| DIRECTIONS FOR THIS TASK |
Copy the passage on the Savudrija lighthouse word for word, from "The gasification plant" to "still with electricity.".

| EXERCISE PASSAGE |
┄┄┄┄┄┄
Soon the chemists and engineers developed better and more efficient ways of coal gasification, and used the coal gas for illuminating houses, cotton mills, and bridges. the first commercial gas plant was built by the London and Westminster Gas Light and Coke Company , that illuminated Westminster Bridge with gas lights on New Year’s Eve in 1813. That was the first “town gas” lighting in the world.
And only three years later the intrepid engineers led by Anton Domek installed the first coal gas powered light source in the lighthouse of Savudrija!
It was quite big, this light source. Its brass candelabre had 42 openings in three rows for the gas that ignited and formed a flame two meters high and 1,80 meters wide. The octagonal lantern structure was made in Maria Zell steelworks, while the glass for its huge windows came straight from Murano.
The gasification plant for the lighthouse was located in the adjacent building, using coal from the mine at Labin in the east of Istria. But despite all the world’s most advanced tech, use of coal gas for the Savudrija lighthouse proved too expensive and too unreliable; the gas candelabre was soon replaced with oil lamps and later still with electricity.
┄┄┄┄┄┄
| Dataset entries |
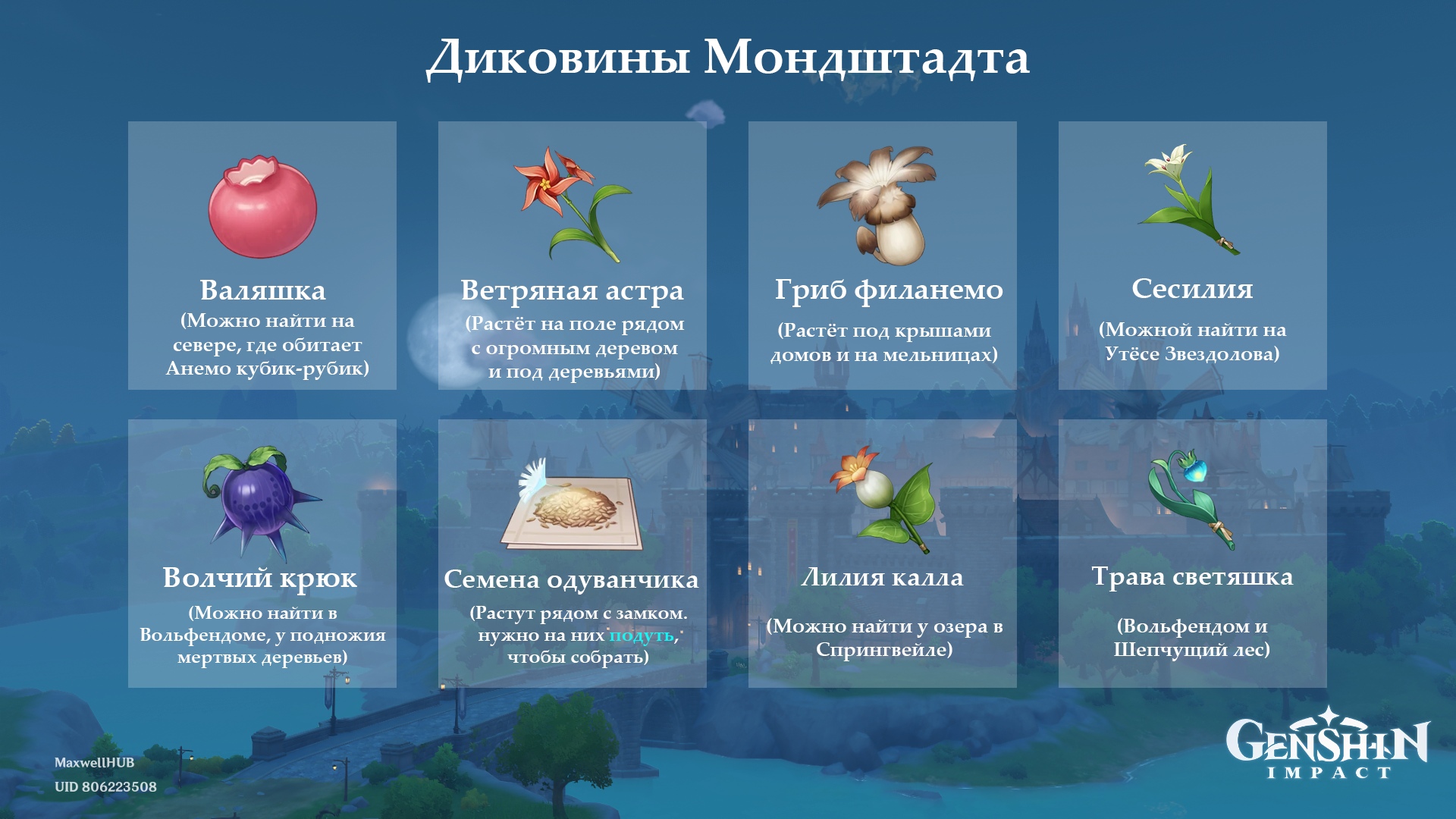 Диковины Мондштадта

Валяшка
(Можно найти на севере, где обитает Анемо кубик-рубик)

Ветряная астра
(Растёт на поле рядом с огромным деревом и под деревьями)

Гриб филанемо
(Растёт под крышами домов и на мельницах)

Сесилия
(Можной найти на Утёсе Звездолова)

Волчий крюк
(Можно найти в Вольфендоме, у подножия мертвых деревьев)

Семена одуванчика
(Растут рядом с замком. нужно на них подуть, чтобы собрать)

Лилия калла
(Можно найти у озера в Спрингвейле)

Трава светяшка
(Вольфендом и Шепчущий лес)

MaxwellHUB
UID 806223508

GENSHIN IMPACT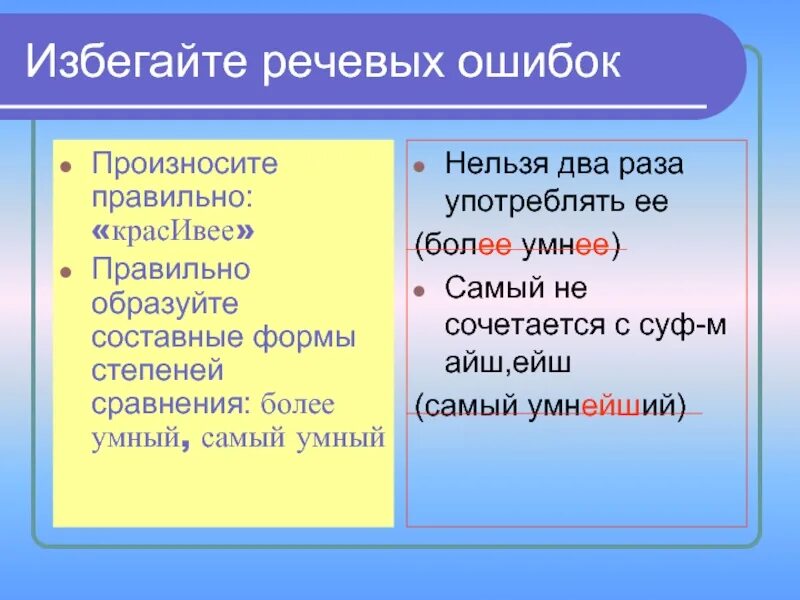 Избегайте речевых ошибок

Произносите правильно: «красИвее»

Правильно образуйте составные формы степеней сравнения: более умный, самый умный

Нельзя два раза употреблять ее

(более умнее)

Самый не сочетается с суф-м айш,ейш

(самый умнейший)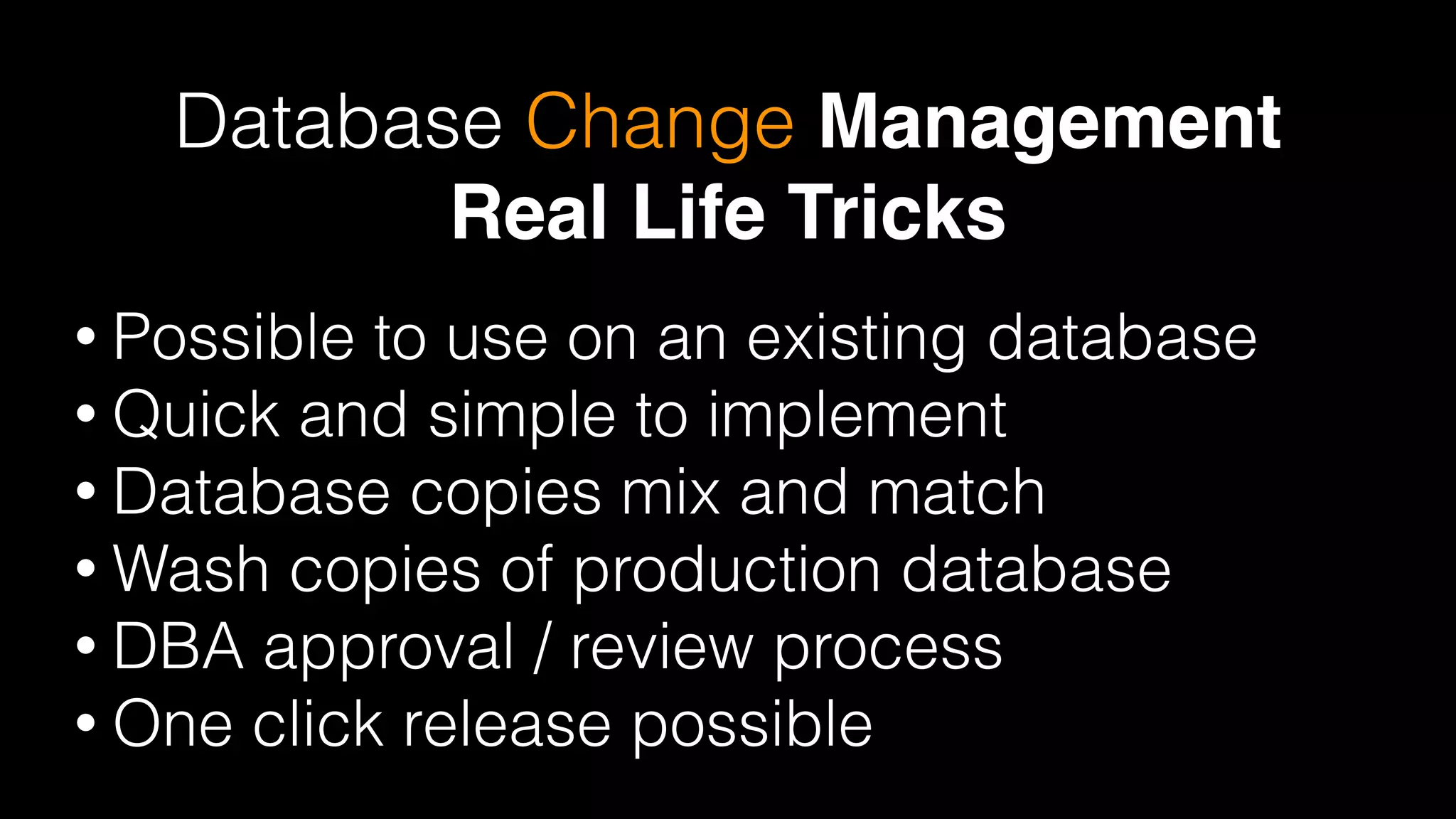 Database Change Management
Real Life Tricks

• Possible to use on an existing database
• Quick and simple to implement
• Database copies mix and match
• Wash copies of production database
• DBA approval / review process
• One click release possible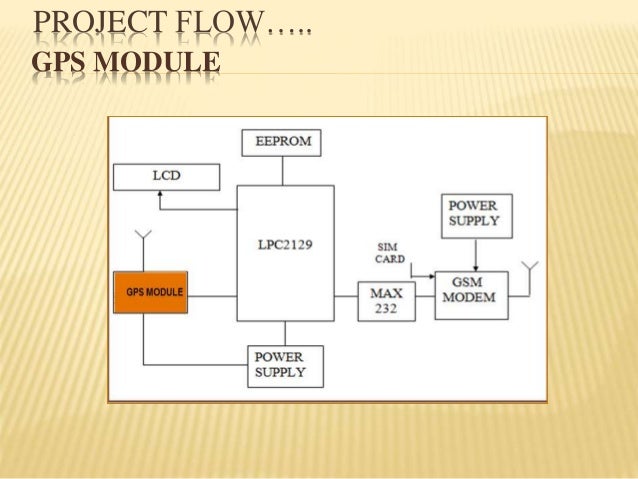 PROJECT FLOW…..
GPS MODULE

EEPROM

LCD

LPC2129

POWER SUPPLY

SIM CARD

GPS MODULE

MAX 232

GSM MODEM

POWER SUPPLY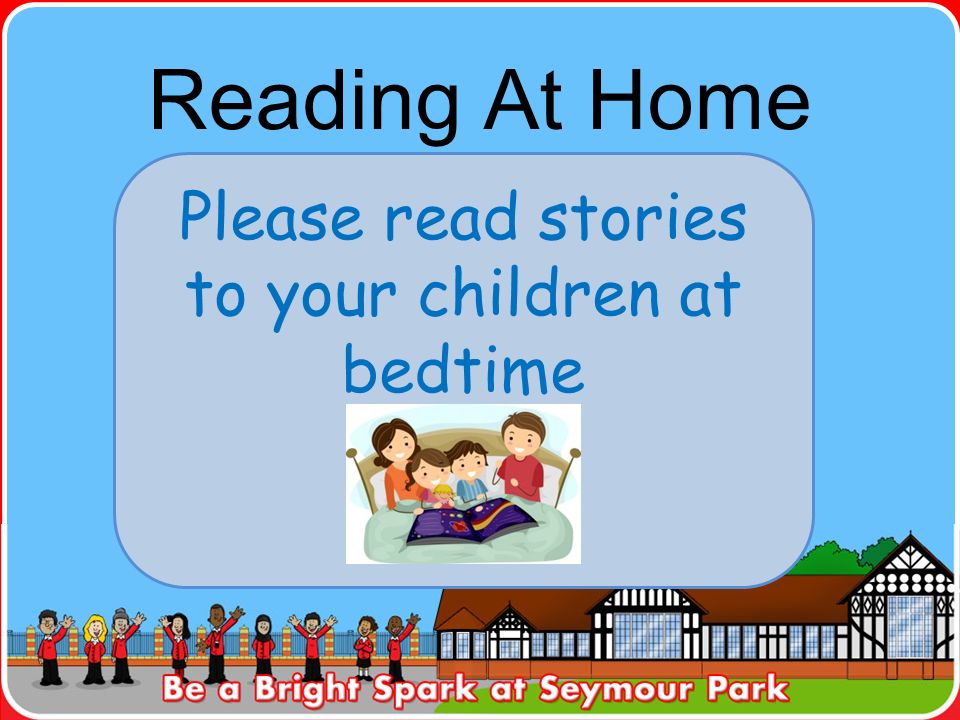 Reading At Home

Please read stories to your children at bedtime

Be a Bright Spark at Seymour Park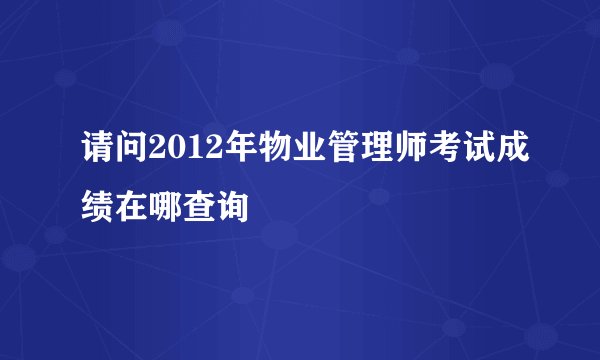 请问2012年物业管理师考试成绩在哪查询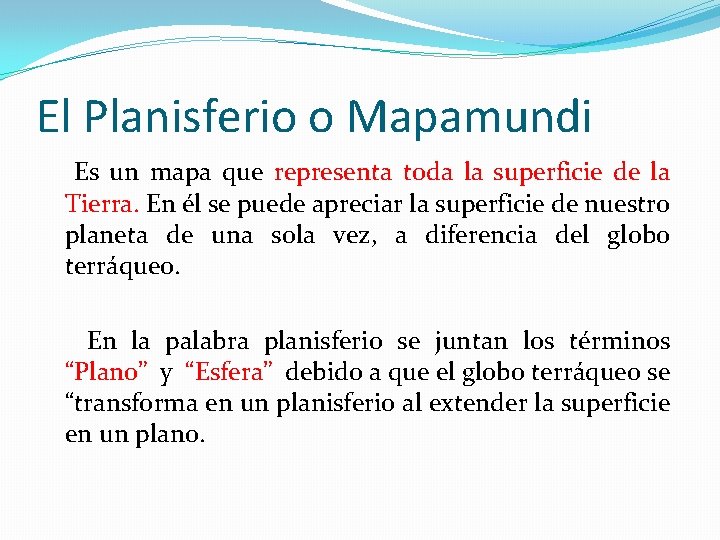 El Planisferio o Mapamundi

Es un mapa que representa toda la superficie de la Tierra. En él se puede apreciar la superficie de nuestro planeta de una sola vez, a diferencia del globo terráqueo.

En la palabra planisferio se juntan los términos “Plano” y “Esfera” debido a que el globo terráqueo se “transforma en un planisferio al extender la superficie en un plano.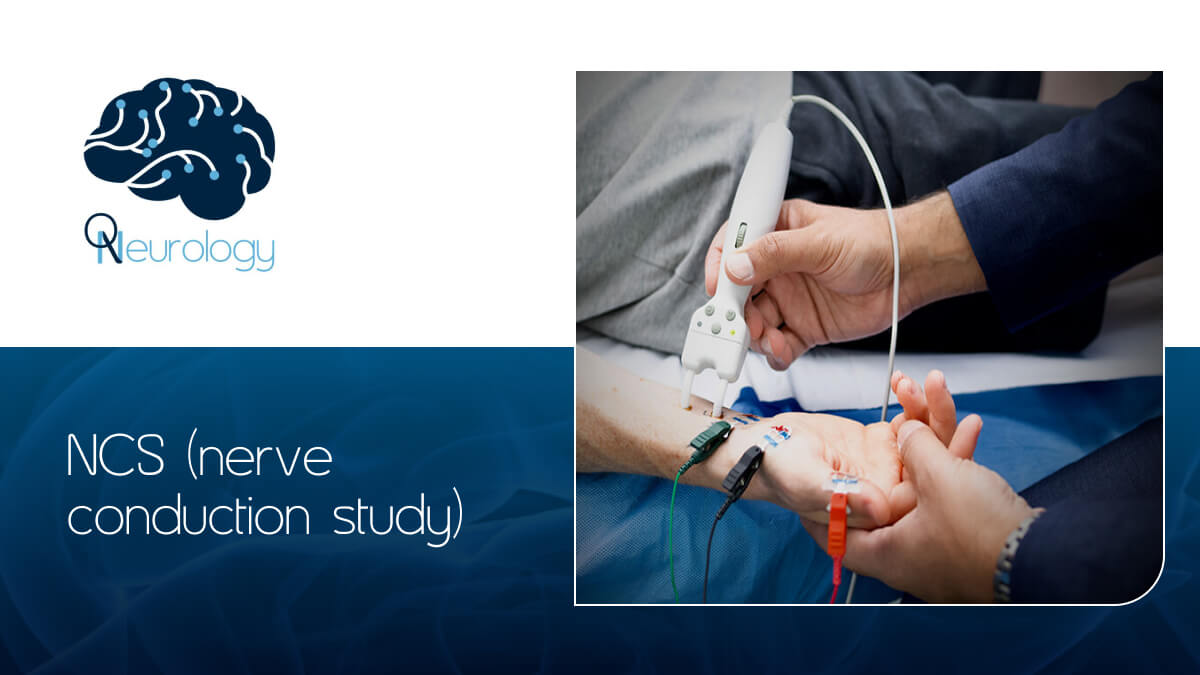 ONeurology

NCS (nerve conduction study)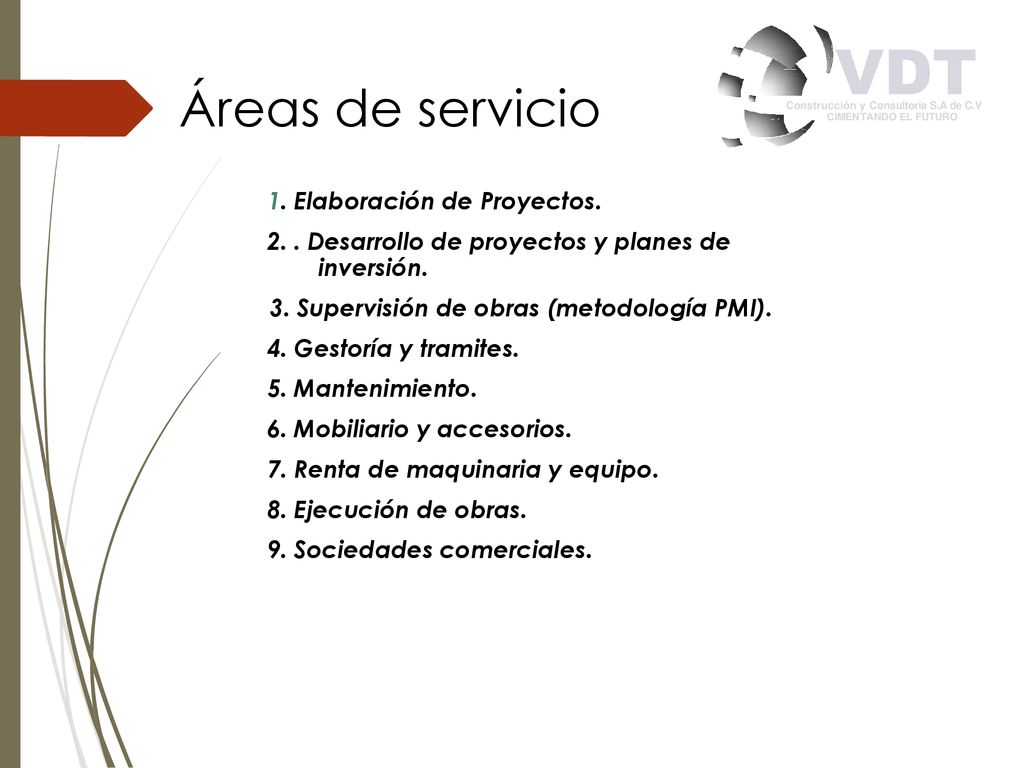 Áreas de servicio

VDT
Construcción y Consultoria S.A de C.V
CIMENTANDO EL FUTURO

1. Elaboración de Proyectos.

2. . Desarrollo de proyectos y planes de inversión.

3. Supervisión de obras (metodología PMI).

4. Gestoría y tramites.

5. Mantenimiento.

6. Mobiliario y accesorios.

7. Renta de maquinaria y equipo.

8. Ejecución de obras.

9. Sociedades comerciales.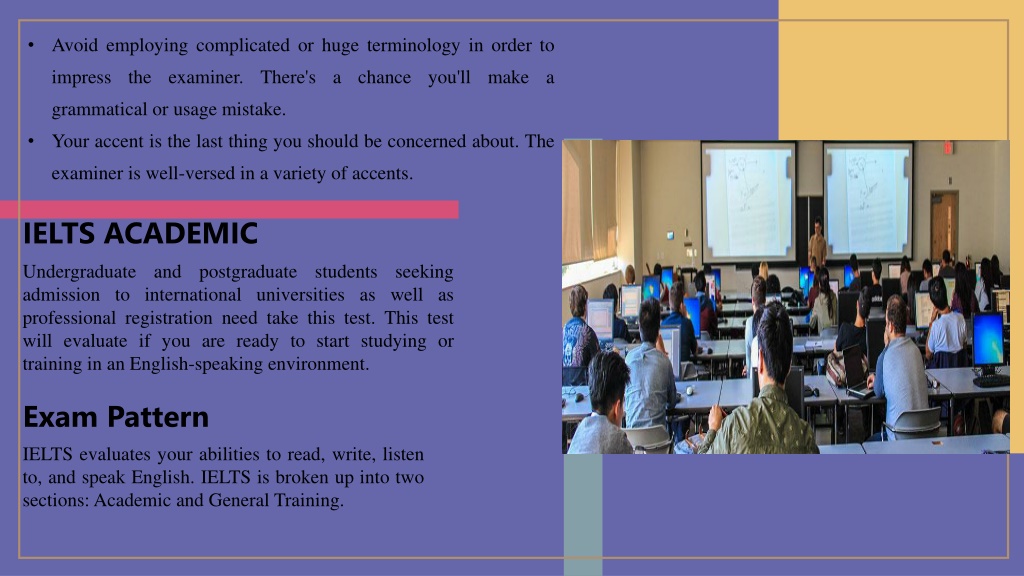 • Avoid employing complicated or huge terminology in order to impress the examiner. There's a chance you'll make a grammatical or usage mistake.
• Your accent is the last thing you should be concerned about. The examiner is well-versed in a variety of accents.

IELTS ACADEMIC

Undergraduate and postgraduate students seeking admission to international universities as well as professional registration need take this test. This test will evaluate if you are ready to start studying or training in an English-speaking environment.

Exam Pattern

IELTS evaluates your abilities to read, write, listen to, and speak English. IELTS is broken up into two sections: Academic and General Training.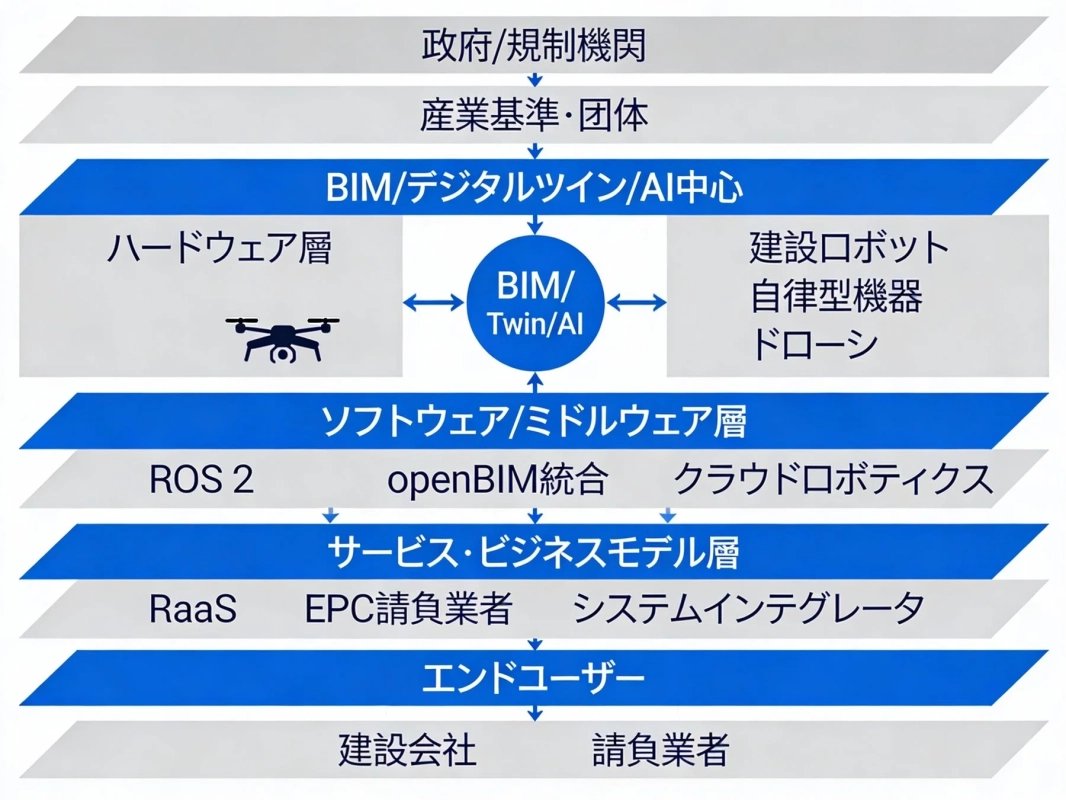 政府/規制機関

産業基準・団体

BIM/デジタルツイン/AI中心

ハードウェア層

BIM/
Twin/AI

建設ロボット
自律型機器
ドローシ

ソフトウェア/ミドルウェア層

ROS 2　openBIM統合　クラウドロボティクス

サービス・ビジネスモデル層

RaaS　EPC請負業者　システムインテグレータ

エンドユーザー

建設会社　請負業者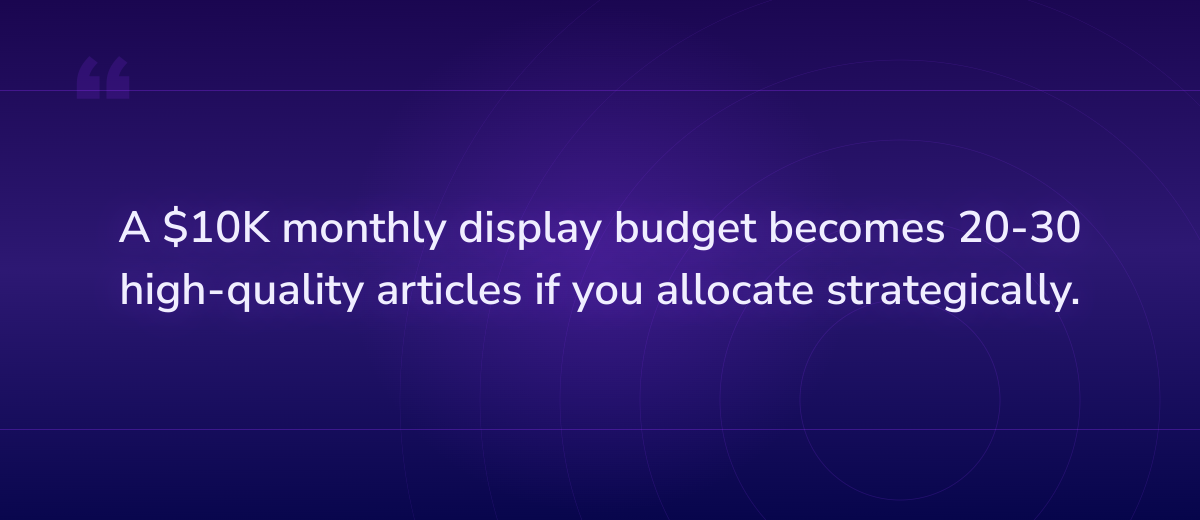 “

A \$10K monthly display budget becomes 20-30 high-quality articles if you allocate strategically.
┄┄┄┄┄┄
| ANSWER FOR THIS EXERCISE |
The gasification plant for the lighthouse was located in the adjacent building, using coal from the mine at Labin in the east of Istria. But despite all the world’s most advanced tech, use of coal gas for the Savudrija lighthouse proved too expensive and too unreliable; the gas candelabre was soon replaced with oil lamps and later still with electricity.